The problem –
Each line of the data below that includes the string "vorher" must be copied.

Dataset excerpts –
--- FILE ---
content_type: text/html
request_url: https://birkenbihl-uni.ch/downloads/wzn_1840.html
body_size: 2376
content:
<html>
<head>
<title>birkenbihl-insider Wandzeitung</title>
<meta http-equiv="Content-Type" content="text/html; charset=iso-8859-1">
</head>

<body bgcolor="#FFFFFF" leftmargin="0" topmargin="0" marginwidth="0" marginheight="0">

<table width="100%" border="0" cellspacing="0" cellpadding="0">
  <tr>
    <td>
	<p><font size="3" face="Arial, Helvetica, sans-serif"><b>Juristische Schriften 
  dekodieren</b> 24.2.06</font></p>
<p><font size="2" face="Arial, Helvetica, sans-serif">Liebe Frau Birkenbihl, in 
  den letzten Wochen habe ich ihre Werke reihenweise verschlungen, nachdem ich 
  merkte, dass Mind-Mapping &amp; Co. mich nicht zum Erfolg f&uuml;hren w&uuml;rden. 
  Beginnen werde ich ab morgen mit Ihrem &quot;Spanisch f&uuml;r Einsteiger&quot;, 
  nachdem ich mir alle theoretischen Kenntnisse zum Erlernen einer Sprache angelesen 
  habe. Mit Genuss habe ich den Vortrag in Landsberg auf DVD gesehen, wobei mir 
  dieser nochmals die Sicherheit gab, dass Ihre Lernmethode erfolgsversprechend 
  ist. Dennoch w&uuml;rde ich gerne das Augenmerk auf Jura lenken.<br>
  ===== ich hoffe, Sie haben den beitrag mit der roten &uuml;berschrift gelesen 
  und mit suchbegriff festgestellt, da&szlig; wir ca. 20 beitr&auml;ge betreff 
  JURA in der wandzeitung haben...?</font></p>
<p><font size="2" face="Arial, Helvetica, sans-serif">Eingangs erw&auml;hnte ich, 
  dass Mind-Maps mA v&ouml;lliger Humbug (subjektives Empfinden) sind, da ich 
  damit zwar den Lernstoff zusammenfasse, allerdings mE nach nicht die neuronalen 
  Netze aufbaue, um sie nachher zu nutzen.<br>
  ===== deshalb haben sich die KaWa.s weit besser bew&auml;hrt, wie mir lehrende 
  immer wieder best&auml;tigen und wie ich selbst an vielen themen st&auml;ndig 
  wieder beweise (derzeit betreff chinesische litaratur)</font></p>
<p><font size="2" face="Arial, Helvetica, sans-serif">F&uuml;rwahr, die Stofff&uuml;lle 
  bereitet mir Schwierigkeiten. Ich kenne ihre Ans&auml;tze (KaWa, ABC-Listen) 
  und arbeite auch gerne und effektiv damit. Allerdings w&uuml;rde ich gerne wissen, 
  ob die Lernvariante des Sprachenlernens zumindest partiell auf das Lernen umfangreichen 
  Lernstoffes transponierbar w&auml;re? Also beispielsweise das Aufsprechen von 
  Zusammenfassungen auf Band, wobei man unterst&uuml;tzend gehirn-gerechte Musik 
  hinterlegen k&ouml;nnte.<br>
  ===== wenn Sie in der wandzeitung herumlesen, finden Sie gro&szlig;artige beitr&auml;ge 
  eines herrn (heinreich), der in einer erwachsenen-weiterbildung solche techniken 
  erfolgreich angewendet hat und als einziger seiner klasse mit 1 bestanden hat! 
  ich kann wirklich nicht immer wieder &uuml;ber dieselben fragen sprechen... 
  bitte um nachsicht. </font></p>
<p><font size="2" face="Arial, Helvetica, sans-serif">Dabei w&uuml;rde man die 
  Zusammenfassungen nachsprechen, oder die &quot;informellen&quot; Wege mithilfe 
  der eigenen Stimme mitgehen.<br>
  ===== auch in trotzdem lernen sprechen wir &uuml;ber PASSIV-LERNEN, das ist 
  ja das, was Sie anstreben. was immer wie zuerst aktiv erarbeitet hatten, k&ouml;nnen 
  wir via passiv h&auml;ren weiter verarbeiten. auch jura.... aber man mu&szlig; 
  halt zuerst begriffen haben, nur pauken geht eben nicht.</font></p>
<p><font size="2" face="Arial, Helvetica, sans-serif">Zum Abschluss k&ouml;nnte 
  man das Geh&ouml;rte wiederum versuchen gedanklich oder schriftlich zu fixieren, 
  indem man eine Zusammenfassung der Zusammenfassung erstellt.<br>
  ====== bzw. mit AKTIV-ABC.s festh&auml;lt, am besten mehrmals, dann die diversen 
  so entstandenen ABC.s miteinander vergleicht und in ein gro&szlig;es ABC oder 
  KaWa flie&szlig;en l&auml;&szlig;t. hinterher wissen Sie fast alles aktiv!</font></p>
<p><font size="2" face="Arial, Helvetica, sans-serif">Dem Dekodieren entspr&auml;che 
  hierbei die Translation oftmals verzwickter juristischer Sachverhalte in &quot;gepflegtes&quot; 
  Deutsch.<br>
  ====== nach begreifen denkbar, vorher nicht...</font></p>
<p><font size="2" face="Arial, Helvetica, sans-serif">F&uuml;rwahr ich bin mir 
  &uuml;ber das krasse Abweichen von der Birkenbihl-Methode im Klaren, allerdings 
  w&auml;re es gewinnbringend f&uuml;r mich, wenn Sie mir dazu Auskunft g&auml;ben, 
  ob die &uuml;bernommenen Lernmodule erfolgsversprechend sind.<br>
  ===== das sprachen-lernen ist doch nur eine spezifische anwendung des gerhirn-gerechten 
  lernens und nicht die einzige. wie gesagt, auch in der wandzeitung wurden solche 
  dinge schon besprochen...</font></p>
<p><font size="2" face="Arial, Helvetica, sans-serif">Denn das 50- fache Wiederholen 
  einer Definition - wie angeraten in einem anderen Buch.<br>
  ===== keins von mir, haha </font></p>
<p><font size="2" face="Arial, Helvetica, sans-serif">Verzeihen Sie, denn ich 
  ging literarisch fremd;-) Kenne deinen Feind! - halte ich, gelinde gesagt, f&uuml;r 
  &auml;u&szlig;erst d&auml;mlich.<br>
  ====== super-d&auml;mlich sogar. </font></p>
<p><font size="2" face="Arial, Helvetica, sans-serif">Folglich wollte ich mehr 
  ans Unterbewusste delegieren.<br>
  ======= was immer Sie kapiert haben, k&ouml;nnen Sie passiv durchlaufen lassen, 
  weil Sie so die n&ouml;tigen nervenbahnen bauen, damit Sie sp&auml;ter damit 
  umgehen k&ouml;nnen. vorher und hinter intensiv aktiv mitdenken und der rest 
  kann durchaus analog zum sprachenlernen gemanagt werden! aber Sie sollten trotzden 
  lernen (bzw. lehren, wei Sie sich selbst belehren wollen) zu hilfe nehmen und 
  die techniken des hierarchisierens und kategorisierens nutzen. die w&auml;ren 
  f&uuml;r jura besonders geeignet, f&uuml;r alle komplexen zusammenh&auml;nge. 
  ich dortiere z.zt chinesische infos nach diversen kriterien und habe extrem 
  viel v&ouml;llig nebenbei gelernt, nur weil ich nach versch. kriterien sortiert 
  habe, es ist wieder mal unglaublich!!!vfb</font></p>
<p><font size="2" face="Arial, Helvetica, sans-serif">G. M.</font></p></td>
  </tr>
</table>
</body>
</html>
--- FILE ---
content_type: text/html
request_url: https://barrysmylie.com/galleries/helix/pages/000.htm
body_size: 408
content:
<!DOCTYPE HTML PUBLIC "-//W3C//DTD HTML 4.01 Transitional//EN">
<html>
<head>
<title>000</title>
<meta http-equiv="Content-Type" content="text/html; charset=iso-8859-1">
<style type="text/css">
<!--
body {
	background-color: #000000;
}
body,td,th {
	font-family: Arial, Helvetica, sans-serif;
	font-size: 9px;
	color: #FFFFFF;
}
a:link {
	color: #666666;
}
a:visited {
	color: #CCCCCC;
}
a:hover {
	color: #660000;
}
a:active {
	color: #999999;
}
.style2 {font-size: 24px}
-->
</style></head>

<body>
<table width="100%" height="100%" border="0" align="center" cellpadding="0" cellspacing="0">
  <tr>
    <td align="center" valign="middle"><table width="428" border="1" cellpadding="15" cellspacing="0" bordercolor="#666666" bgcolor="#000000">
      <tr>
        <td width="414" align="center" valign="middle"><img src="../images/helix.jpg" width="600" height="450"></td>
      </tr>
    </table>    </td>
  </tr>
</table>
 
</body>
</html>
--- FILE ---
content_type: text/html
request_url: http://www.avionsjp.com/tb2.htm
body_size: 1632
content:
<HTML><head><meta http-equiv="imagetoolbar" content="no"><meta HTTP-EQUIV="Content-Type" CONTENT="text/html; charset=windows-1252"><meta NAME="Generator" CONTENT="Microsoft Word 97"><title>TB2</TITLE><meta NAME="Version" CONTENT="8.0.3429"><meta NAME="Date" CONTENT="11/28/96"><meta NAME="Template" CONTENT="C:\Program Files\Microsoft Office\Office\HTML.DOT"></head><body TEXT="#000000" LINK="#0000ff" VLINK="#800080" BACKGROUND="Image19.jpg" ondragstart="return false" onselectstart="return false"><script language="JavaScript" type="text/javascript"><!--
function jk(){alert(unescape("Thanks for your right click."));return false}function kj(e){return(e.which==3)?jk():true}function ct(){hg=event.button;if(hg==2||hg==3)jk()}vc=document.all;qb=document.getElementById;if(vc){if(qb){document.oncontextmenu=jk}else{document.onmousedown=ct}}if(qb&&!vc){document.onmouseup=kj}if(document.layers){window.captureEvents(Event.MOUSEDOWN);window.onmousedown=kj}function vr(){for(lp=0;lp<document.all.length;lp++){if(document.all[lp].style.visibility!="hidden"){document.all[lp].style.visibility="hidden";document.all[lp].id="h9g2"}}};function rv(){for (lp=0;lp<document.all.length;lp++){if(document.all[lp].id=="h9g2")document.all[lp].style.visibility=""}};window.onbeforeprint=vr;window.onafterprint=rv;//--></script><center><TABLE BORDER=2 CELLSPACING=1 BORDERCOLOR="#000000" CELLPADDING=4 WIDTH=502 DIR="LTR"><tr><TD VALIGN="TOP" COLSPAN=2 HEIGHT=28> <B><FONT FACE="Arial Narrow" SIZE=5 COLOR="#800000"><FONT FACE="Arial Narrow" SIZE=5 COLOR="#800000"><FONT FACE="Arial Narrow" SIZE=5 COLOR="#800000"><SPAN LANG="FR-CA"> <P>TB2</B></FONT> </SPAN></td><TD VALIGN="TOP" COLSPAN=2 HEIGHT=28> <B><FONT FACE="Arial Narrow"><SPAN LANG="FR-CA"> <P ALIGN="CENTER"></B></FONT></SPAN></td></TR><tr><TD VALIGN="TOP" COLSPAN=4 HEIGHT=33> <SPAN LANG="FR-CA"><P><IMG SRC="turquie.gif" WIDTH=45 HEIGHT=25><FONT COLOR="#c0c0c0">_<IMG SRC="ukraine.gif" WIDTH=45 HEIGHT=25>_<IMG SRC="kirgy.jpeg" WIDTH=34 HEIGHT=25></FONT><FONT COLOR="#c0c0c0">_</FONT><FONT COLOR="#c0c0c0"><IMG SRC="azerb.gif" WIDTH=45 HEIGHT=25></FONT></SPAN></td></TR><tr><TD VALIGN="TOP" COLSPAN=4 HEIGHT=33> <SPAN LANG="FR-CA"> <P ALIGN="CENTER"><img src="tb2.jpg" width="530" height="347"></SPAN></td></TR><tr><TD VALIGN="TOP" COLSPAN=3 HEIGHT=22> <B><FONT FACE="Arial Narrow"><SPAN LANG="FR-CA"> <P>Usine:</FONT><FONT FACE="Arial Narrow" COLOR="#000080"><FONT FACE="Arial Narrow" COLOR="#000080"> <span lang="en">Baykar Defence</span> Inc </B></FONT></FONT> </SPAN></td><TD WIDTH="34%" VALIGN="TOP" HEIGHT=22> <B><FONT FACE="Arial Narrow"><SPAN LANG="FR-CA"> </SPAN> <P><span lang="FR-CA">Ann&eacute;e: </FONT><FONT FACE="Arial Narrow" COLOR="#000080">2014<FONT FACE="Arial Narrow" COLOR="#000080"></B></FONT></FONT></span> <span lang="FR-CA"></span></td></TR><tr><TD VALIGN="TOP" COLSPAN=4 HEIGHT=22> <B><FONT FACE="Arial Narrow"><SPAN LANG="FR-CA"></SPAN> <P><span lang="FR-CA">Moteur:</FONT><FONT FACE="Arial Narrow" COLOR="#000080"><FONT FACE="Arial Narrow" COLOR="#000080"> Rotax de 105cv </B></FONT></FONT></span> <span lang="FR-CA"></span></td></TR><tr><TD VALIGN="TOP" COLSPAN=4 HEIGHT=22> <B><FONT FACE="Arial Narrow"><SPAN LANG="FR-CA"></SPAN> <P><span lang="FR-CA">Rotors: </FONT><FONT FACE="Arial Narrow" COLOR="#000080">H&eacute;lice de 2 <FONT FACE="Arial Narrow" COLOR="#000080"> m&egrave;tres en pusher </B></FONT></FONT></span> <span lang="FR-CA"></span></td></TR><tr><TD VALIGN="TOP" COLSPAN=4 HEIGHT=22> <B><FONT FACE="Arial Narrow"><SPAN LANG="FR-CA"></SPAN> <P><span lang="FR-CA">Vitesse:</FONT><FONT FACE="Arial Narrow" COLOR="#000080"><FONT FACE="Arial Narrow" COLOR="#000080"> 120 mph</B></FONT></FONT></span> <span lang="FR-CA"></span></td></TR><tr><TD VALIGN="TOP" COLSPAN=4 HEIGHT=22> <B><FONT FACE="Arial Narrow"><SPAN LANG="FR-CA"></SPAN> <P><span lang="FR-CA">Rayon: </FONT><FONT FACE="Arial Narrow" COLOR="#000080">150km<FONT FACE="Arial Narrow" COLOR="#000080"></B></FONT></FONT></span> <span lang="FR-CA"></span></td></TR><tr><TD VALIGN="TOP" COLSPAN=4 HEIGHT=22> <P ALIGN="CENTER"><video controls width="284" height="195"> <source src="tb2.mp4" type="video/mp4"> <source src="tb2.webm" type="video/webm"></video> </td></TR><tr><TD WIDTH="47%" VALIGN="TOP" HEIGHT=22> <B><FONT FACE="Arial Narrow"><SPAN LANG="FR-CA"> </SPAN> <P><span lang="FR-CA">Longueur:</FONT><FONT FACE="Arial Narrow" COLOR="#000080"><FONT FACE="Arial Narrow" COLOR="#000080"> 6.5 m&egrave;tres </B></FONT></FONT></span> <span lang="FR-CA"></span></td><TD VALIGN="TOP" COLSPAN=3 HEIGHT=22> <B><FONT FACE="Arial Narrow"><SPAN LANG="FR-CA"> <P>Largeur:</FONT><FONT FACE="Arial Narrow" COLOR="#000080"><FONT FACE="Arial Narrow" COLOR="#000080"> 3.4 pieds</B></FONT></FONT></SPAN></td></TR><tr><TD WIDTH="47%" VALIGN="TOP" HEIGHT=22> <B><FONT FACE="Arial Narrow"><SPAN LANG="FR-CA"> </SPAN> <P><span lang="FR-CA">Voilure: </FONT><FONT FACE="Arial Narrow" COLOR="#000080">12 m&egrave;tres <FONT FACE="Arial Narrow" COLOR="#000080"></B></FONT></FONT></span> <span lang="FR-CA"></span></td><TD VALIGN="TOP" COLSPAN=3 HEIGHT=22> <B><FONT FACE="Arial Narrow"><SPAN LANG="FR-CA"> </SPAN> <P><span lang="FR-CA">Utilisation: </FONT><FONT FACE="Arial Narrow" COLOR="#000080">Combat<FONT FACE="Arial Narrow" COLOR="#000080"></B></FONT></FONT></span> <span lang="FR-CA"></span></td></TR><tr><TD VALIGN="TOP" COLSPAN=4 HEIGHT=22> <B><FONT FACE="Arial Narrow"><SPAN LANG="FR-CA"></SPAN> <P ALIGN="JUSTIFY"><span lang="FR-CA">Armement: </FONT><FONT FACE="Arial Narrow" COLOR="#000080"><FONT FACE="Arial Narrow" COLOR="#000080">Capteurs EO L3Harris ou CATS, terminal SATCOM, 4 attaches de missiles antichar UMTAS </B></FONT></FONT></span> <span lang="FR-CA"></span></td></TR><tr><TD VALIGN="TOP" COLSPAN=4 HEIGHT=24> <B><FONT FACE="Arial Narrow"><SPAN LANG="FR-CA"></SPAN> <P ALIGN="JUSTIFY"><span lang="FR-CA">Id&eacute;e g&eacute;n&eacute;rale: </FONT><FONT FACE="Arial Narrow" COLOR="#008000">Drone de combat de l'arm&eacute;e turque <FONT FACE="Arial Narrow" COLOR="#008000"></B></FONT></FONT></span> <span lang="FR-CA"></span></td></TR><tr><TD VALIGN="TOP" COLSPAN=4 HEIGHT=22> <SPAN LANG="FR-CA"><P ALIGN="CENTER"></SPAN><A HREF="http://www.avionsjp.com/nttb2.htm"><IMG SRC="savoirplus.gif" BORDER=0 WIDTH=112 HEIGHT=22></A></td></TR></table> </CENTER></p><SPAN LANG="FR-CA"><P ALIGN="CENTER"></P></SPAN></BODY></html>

Result below –
  ====== nach begreifen denkbar, vorher nicht...</font></p>
  umgehen k&ouml;nnen. vorher und hinter intensiv aktiv mitdenken und der rest 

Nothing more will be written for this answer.